Bir ilkbahar gününde, güneş tepeye ulaşmak üzereydi. Koca çınarın yanındaki bankta oturup kışın yorgunluğunu atarken, iliklerime kadar işleyen sıcaklığın keyfini sürüyordum. Bir taraftan masmavi gökyüzünü nakış nakış işleyen bulutları seyrediyor, bir taraftan da baharın getirdiği sevinçle dilime takılan, tamamını hatırlayamadığım bir şarkıyı mırıldanıyordum.
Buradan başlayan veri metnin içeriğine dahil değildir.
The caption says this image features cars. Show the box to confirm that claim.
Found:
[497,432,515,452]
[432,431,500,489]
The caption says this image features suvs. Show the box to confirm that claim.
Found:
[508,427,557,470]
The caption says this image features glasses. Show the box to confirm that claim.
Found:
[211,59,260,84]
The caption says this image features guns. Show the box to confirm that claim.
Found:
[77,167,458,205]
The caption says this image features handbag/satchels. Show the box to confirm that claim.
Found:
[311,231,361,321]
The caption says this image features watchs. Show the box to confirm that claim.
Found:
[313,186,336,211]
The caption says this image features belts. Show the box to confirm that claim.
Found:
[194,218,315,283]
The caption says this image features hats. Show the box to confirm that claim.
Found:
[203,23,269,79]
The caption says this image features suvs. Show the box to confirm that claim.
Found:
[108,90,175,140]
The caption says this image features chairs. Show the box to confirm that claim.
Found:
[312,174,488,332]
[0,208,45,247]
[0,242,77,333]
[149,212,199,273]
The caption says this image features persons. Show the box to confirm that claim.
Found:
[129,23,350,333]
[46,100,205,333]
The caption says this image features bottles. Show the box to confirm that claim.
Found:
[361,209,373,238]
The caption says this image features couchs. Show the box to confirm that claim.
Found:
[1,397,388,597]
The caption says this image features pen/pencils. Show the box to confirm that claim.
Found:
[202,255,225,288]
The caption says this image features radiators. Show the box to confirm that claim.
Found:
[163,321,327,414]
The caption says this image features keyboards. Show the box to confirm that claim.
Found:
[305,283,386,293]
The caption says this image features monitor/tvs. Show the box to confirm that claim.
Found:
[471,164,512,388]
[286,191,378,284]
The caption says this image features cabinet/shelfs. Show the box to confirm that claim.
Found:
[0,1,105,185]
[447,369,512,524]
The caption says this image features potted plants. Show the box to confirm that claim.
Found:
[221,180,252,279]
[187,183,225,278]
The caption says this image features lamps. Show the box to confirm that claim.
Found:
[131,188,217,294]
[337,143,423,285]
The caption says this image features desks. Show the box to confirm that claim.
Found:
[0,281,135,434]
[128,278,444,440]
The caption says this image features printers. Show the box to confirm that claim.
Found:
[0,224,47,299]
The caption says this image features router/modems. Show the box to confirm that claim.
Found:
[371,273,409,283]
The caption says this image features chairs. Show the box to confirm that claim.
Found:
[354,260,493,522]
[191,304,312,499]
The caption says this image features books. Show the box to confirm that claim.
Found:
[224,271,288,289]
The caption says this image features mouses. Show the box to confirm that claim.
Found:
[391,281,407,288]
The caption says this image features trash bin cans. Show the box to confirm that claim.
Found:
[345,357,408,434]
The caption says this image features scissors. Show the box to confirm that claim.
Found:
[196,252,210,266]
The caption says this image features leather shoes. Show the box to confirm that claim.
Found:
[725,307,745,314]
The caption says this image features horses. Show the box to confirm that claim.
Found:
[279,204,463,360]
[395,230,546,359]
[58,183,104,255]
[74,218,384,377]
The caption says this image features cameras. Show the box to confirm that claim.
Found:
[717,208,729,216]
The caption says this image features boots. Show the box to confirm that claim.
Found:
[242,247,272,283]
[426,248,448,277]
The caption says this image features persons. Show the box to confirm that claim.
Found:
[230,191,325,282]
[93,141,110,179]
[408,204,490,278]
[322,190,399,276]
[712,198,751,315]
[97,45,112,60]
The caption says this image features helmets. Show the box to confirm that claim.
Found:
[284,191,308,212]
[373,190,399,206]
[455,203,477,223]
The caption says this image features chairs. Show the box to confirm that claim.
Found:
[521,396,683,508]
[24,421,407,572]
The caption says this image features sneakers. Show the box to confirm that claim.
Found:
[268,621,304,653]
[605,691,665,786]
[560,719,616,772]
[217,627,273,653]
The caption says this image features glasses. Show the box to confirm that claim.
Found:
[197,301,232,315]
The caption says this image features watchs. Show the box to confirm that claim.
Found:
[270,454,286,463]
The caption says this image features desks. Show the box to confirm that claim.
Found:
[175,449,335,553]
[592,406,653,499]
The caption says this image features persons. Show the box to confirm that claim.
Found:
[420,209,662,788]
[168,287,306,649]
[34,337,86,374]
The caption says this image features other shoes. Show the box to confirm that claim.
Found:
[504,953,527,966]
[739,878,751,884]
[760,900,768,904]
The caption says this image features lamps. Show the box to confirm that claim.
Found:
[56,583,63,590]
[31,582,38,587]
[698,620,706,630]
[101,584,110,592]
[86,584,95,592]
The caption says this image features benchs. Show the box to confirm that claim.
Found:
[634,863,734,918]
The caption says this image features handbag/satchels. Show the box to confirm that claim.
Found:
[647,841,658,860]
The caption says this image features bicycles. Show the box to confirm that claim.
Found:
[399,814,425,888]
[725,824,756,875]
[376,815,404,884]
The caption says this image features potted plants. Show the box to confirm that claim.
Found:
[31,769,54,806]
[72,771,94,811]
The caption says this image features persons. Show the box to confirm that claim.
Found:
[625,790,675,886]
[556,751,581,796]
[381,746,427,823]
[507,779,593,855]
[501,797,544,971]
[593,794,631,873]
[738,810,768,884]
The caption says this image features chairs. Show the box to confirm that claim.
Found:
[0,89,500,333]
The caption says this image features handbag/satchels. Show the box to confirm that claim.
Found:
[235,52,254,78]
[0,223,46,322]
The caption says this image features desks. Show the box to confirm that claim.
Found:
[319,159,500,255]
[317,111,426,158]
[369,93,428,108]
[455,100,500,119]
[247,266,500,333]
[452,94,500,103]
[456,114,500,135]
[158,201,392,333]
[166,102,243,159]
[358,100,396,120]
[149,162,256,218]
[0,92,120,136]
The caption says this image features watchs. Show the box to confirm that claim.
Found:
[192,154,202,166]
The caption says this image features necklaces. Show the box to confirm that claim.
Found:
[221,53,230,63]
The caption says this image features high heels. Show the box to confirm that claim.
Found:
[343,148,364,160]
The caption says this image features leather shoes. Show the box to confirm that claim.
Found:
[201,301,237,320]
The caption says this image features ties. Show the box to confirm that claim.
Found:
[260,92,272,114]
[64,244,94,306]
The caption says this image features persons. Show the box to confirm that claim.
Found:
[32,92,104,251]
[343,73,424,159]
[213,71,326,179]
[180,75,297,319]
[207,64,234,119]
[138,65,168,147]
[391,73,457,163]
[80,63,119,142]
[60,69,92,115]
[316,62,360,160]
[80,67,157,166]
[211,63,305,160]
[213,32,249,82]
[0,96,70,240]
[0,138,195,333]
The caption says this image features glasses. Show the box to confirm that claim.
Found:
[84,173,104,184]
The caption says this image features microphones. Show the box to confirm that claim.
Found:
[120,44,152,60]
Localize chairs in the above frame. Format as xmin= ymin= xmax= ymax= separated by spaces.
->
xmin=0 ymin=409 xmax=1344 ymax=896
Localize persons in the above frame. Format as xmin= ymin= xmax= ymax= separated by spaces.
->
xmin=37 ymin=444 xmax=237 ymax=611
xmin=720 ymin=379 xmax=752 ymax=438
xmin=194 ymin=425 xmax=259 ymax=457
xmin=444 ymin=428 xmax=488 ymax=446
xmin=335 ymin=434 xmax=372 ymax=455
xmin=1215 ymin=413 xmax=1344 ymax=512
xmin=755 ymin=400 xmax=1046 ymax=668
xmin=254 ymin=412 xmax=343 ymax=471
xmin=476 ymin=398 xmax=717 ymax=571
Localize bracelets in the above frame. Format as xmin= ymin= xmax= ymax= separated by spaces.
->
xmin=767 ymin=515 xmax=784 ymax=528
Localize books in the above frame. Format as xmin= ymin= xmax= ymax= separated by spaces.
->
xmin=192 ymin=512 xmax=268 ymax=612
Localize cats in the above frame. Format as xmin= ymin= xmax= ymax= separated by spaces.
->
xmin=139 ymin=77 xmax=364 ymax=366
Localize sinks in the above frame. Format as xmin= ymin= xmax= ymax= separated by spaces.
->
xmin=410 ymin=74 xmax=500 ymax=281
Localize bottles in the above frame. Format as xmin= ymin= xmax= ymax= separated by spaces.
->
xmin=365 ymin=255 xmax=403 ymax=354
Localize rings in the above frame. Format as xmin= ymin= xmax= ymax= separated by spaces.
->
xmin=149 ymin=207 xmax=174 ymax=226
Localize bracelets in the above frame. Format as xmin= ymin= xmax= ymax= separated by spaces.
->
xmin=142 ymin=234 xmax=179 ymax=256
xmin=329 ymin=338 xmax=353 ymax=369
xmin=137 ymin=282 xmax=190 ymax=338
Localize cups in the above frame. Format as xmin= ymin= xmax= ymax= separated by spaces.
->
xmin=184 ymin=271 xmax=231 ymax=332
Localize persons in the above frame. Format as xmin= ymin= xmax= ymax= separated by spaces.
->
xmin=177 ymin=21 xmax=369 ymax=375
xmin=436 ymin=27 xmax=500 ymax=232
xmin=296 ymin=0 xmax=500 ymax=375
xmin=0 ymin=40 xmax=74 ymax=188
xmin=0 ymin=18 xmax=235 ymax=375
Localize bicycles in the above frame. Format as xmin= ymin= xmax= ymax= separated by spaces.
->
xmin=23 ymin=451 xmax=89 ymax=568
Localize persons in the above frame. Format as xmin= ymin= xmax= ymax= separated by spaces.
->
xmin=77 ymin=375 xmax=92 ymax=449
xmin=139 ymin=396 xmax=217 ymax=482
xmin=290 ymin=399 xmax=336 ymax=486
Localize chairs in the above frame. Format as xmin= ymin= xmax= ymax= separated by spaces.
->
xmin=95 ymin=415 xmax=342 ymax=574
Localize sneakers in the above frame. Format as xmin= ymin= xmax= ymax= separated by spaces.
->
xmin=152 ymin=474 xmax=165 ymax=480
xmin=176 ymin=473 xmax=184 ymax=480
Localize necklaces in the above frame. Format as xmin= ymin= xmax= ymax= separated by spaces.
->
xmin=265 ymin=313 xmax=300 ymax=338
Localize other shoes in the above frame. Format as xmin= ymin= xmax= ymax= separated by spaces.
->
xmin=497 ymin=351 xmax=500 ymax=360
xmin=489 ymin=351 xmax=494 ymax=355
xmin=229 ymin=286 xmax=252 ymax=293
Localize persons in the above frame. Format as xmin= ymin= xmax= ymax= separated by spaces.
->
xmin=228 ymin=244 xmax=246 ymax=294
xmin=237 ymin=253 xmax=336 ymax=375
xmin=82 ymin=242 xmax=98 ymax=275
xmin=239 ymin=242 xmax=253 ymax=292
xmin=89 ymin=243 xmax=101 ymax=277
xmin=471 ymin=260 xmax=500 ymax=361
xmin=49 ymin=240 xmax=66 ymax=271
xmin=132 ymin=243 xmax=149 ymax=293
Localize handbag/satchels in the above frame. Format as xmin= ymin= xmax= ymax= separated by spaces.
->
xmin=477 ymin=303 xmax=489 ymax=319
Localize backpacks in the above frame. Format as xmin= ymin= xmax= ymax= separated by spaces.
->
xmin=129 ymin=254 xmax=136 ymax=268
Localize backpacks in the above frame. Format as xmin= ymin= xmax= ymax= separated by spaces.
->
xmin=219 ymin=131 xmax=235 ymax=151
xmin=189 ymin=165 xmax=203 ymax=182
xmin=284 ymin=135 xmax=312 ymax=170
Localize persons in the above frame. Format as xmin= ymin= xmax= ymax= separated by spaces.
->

Bu keyifli hâlimle etrafı incelerken sol tarafımdan, üzerindeki eşofman ve ayağındaki spor ayakkabıdan yürüyüş yapmaya çıktığı belli olan, kırklı yaşlarda, gözlerinin çevresi ve dudaklarının uç kısmı kırışmış, topuz yaptığı saçlarının dip boyası gelmiş, ufak tefek ama bir hayli dinç bir kadın, sevgi akan gözleri ve olanca gülümsemesiyle bana bakıp:
—Artık gidelim mi canım, dedi. Sadece annemin gözlerinde gördüğüm bu sevgi dolu bakışların sahibi hanımefendiye:
—Bana mı seslendiniz abla, dedim.
O gökyüzü kadar berrak gözleri bulutlar kapladı, yağmur yağdı yağacak sanki.